Individual Chocolate Guinness Cakes: Happy St. Patty’s Day!
Though B and I don’t have much in the way of Irish ancestry, that doesn’t mean we can’t enjoy a little holiday spirit on St. Patty’s Day. I’ve never been one for green beer or artificially green-colored food (bad memories from junior high when a friend brought a green bagel on a ski trip with the school ski club…ugh) — but I’m happy to enjoy chocolate guinness cake!
I’m not a big beer drinker, but surprisingly, I don’t mind Guinness as much as I thought I would. I kind of like its bitter, coffee-like flavor. It goes terrifically with chocolate, probably largely because of this coffee-like flavor (and I’ve already mentioned what a big fan of coffee & chocolate I am.)
Even if you don’t like Guinness, I promise you’ll like this cake. I’m serving it with some brown sugar whipped cream and a dusting of cocoa powder.
Happy St. Patrick’s Day!
Individual Chocolate Guinness Cakes
Adapted from The Cake Book by Trish Boyle
This recipe originally made one 9-inch cake, but I’ve adapted the measurements to make four individual cakes in 3/4 cup (7-oz) ramekins.

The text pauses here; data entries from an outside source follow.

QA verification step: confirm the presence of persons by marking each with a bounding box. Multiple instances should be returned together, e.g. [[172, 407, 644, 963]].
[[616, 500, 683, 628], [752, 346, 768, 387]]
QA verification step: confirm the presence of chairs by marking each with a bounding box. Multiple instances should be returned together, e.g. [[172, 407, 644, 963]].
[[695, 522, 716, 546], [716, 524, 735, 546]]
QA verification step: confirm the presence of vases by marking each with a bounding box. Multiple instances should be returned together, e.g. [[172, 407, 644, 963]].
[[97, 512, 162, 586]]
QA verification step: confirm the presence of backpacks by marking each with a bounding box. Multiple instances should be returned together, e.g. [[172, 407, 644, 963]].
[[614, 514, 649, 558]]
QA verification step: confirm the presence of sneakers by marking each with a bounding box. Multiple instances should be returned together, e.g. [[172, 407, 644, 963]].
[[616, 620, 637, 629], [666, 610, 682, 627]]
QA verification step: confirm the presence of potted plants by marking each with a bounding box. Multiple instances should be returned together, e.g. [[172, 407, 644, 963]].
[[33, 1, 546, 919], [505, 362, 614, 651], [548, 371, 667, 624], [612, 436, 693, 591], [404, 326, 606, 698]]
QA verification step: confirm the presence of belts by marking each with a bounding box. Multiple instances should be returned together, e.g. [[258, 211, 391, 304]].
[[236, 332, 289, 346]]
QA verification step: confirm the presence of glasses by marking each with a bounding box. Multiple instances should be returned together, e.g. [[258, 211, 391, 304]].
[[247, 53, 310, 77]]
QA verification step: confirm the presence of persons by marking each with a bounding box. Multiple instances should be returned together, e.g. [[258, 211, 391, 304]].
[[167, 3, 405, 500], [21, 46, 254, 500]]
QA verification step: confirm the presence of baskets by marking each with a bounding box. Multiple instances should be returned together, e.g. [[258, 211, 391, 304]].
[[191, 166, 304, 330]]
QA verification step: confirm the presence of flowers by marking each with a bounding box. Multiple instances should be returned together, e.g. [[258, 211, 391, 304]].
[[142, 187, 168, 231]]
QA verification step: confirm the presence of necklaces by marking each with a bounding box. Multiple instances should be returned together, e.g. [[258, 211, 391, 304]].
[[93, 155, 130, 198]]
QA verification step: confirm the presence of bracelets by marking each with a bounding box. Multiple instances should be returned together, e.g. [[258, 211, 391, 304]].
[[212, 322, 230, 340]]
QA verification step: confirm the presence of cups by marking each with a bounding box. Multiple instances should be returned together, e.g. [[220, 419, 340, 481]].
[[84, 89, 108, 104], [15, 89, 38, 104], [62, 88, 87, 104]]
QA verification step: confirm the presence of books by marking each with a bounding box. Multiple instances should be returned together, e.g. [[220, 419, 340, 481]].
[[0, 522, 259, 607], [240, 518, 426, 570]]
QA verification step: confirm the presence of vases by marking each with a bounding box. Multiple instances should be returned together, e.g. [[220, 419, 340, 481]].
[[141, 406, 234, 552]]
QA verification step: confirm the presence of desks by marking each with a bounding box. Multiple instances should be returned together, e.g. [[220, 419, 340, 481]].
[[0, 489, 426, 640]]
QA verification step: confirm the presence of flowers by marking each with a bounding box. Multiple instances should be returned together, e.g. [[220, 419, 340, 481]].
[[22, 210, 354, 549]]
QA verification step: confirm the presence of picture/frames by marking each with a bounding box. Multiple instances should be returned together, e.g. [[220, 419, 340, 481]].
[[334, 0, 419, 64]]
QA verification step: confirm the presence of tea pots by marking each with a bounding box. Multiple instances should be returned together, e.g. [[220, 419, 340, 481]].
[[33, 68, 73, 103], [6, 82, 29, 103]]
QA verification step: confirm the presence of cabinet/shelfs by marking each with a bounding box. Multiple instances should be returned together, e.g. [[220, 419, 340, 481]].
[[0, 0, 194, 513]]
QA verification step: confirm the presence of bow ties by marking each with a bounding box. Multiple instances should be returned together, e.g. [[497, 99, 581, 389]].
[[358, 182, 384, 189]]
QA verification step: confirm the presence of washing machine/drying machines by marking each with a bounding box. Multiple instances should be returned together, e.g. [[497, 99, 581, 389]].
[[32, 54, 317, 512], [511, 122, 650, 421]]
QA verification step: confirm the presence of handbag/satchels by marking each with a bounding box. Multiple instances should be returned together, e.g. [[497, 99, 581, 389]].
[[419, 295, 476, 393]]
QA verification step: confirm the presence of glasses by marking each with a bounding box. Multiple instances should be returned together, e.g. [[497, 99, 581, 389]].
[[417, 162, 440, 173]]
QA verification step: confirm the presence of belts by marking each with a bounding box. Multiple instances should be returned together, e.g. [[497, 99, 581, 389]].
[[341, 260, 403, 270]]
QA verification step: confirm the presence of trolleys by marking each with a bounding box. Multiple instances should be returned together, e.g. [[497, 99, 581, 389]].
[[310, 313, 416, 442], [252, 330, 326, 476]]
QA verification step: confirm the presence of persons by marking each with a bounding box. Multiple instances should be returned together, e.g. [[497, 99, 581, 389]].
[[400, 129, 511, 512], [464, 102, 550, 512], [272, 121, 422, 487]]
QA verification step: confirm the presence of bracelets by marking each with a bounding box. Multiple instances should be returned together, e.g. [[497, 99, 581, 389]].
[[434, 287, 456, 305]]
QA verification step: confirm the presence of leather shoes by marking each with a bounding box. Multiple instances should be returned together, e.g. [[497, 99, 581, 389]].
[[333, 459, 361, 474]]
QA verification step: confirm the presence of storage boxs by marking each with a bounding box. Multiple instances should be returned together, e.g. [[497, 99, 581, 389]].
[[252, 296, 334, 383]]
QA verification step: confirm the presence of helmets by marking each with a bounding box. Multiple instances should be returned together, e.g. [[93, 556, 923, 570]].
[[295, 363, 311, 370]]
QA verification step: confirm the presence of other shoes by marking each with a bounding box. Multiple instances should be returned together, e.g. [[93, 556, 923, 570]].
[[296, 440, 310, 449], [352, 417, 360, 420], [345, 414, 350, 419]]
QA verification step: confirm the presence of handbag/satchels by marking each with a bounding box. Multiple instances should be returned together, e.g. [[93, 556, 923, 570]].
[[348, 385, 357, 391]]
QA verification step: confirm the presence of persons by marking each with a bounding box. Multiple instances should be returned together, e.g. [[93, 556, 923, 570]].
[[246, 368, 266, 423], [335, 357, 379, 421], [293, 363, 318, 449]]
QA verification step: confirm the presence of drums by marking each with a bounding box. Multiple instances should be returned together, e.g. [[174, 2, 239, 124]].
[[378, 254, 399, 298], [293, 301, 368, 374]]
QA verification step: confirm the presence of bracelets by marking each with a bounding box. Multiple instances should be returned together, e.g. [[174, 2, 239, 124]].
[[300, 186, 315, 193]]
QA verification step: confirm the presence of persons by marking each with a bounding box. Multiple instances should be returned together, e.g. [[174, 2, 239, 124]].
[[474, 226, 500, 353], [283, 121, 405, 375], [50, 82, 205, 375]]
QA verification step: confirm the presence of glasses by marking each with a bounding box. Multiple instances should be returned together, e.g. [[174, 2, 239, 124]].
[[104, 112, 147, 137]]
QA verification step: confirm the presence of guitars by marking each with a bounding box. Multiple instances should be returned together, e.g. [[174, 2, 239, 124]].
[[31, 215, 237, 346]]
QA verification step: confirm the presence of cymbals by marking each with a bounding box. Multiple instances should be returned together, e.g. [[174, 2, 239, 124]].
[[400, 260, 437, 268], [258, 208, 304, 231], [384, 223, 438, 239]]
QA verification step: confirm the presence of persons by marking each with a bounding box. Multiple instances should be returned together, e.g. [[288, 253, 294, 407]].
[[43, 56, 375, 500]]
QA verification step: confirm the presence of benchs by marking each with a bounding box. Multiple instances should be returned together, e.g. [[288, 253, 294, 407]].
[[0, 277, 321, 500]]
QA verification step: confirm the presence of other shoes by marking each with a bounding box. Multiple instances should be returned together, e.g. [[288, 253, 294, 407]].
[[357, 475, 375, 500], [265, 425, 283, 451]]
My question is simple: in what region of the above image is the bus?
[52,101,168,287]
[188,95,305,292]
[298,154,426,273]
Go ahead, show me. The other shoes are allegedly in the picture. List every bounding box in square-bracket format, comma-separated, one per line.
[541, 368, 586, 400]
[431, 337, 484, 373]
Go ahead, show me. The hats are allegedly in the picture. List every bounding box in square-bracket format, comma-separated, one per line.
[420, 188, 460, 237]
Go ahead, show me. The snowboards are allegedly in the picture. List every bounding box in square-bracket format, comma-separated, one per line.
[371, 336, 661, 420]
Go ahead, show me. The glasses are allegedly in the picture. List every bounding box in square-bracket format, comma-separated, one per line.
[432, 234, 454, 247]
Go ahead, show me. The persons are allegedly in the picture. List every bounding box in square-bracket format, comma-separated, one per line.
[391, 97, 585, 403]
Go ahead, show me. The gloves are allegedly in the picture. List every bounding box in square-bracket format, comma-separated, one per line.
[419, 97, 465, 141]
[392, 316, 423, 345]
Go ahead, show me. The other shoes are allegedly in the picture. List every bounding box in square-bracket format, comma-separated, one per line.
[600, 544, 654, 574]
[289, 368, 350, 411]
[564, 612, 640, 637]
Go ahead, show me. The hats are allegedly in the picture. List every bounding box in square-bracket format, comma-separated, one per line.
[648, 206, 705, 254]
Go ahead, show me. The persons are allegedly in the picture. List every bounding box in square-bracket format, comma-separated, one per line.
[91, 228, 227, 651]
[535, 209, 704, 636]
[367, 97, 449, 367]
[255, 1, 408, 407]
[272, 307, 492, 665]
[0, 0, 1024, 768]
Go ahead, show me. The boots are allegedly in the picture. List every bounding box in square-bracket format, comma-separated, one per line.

Ingredients (for 4 individual cakes)
1/3 cup + 1/4 cup all-purpose flour
1/4 cup cocoa powder
1/4 teaspoon + 1/3 teaspoon baking powder
scant 1/4 tsp baking soda
1/4 teaspoon ground cinnamon
7 tablespoons unsalted butter, at room temperature
2/3 cup packed light brown sugar
1 large egg
1/2 teaspoon vanilla extract
1/2 cup Guinness stout (do not include foam when measuring)
Preheat the oven to 325 degrees F. Generously butter four 3/4 cup (7-oz) ramekins, and dust with flour. Tap out the excess flour and set them aside.
In a small bowl, whisk together the flour, cocoa powder, baking powder, baking soda, and cinnamon.
In the bowl of an electric mixer, beat the butter on high until it’s light and fluffy. Add the brown sugar and continue to beat until light and creamy, about 3 minutes. Scrape down the sides as necessary.
Add the egg and vanilla extract, and beat until well combined, about 1 minute.
Reduce the speed to low and add the dry ingredients in three additions, alternating with the Guinness in two additions. Mix just until blended.
Use a rubber spatula to scrape the batter into the prepared ramekins. Place the ramekins on a baking sheet and bake until a sharp knife inserted into the center of the cake comes out clean, about 33-35 minutes.
Cool the cakes on a rack in the ramekins for about 15 minutes, then run a sharp knife around the insides of the ramekins and invert to remove the cakes. Cool the cakes completely on the rack.
Brown Sugar Whipped Cream
1/2 cup heavy whipping cream
1 tablespoon light brown sugar
1/2 tsp vanilla extract
Using an electric mixer, beat the ingredients together at high speed until soft peaks form. Dollop over the tops of the cakes.
To dust with cocoa, place the cocoa in a small mesh strainer and hold it over the cake while you tap the side of the strainer.